The Aristobrats by Jennifer Solow
Sourcebooks Jaberwocky, 2010
Tween Tuesday is a weekly meme created by GreenBeanTeenQueen, one of my favorite blogs. Surprise, surprise - it features books aimed at Tweens.
It’s all about the Attitude
Parker Bell knows the secret to beauty is pretty simple–wearing the right clothes isn’t as important as how you feel in them. Popularity is like that too. It’s all about attitude. You have to picture who you want to be and then just imagine that’s who you already are.
This year Parker and her three best friends have made their way to the top of the populadder at Wallingford Academy. And they’re ready to use their Aristobrat status to help spread positive vibes throughout the school. But when the girls are assigned to produce the seriously lame school webcast, their popularity plummets! Will this tragedy destroy the girls' status? Or their friendship? Or both? (courtesy of Goodreads)
If you like tales about popular girls, but don't like the sheer meanness of The Clique, The Aristobrats may be for you. Parker, Ikea (I-kay-a), Kiki, and Plum are in the eighth grade and are the top dogs of their school. They are the "it" girls. But unlike most stereotypical popular girls, they make an effort to be nice to everybody - at least to their faces. They view their popularity as somewhat of a responsibility. This popularity falls precipitously when they are force to do the school webcast. The story is pretty typical - popular girls learn a lesson in what is really "cool" and who is actually worth of their attention.
Of the four girls, only Parker and Ikea were given any substance. Parker is the main narrator, and she's worried that she'll soon have to leave Wallingford Academy because her mom will lose her job. Ikea feels the pressure to be perfect as one of the few black kids at her school. Kiki and Plum just seem like fashion-crazy girls. The story is told mostly from Parker's point-of-view, but it sometimes switches to the other's perspectives. This felt random and awkward.
The book is littered with slang. Basically typical teen-speak - lots of OMGs and valley-girl talk. It was a little annoying, but also fit the girls' characters - so it's hard to fault it.
My real problem with this book is the girls' attitudes. This quote best describes it: "'We won't snub anyone,' Plum recited. 'At least not in public.'" The girls thought they were superior to everyone because of their popularity. They made an effort to be nice to all, but they made fun of all the kids behind their backs. In some ways, I'd prefer open meanness.

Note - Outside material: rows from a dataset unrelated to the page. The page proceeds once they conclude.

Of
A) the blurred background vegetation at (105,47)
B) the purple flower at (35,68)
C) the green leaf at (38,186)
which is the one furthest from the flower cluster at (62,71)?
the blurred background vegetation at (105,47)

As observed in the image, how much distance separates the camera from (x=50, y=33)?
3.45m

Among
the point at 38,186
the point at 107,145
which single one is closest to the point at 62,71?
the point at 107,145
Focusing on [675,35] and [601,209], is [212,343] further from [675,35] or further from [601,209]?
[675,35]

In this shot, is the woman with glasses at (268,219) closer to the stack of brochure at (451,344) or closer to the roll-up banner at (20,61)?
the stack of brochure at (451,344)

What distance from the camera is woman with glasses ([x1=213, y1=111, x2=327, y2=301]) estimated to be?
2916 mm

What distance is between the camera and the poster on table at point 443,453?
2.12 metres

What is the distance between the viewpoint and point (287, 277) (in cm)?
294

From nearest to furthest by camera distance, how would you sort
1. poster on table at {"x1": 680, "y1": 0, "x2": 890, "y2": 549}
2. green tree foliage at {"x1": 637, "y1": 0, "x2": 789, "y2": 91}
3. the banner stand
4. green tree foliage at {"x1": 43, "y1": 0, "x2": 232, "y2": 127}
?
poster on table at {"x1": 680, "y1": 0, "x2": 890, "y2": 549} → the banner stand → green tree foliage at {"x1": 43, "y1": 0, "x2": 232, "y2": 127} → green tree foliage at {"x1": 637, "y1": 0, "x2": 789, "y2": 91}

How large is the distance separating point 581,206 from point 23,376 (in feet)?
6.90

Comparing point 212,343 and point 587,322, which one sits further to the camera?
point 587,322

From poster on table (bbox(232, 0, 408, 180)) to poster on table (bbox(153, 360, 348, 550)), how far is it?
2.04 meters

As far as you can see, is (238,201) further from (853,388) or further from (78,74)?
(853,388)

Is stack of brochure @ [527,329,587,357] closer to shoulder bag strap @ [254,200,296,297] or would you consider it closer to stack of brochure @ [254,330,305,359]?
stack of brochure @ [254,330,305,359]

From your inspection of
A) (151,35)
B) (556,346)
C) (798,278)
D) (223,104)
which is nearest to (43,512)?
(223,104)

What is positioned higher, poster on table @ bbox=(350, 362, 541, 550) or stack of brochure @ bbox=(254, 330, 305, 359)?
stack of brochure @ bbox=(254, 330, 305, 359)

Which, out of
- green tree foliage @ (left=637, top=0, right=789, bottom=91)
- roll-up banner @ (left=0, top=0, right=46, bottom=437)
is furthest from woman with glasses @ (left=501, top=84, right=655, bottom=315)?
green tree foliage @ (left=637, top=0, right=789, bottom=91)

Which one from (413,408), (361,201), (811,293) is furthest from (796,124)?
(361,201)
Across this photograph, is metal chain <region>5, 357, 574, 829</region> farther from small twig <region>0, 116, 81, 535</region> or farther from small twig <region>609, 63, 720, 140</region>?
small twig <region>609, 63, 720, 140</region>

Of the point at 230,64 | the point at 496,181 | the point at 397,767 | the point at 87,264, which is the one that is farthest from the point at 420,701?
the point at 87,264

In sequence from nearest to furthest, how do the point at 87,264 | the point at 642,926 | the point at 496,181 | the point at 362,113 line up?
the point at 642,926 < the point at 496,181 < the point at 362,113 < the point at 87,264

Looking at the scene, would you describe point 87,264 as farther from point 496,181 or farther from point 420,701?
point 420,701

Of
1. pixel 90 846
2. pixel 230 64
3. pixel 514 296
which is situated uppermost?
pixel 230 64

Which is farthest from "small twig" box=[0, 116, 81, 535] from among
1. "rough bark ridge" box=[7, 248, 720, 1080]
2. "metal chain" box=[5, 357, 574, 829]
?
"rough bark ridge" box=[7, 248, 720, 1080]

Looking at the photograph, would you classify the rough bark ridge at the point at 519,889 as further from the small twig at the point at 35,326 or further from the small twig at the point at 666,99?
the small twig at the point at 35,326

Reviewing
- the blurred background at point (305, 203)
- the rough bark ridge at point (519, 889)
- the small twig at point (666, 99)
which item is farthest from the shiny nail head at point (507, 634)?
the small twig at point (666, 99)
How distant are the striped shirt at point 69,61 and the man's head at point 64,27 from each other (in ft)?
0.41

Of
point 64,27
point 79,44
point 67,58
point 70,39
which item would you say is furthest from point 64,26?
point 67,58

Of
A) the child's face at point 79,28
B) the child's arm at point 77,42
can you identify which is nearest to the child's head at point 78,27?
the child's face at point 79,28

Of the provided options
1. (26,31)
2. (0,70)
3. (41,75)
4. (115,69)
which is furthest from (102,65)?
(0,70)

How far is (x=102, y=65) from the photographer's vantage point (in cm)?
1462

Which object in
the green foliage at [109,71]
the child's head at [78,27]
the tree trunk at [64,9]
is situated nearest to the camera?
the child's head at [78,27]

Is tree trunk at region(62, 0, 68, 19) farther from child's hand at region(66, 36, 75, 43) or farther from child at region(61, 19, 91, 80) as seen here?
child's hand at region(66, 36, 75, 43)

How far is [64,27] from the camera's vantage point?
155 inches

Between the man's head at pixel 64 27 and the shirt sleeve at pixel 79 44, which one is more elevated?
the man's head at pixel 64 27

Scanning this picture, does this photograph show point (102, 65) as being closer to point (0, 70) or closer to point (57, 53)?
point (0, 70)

When I was in middle school, I was terrorized by a group of girls who did tons of things behind my back. The only one I respected was the girl who would tease me right to my face (ironically, she was the only one who ever apologized). My feelings toward The Aristobrats characters are very much influenced by my life experiences. I think a lot of people will really enjoy this book. The characters are true friends to one another. Ikea is especially likeable. There are lots of great fashion descriptions (always my favorite part of books like this). The girls learn a good lesson. However, the girls' duplicity was a big turn-off for me.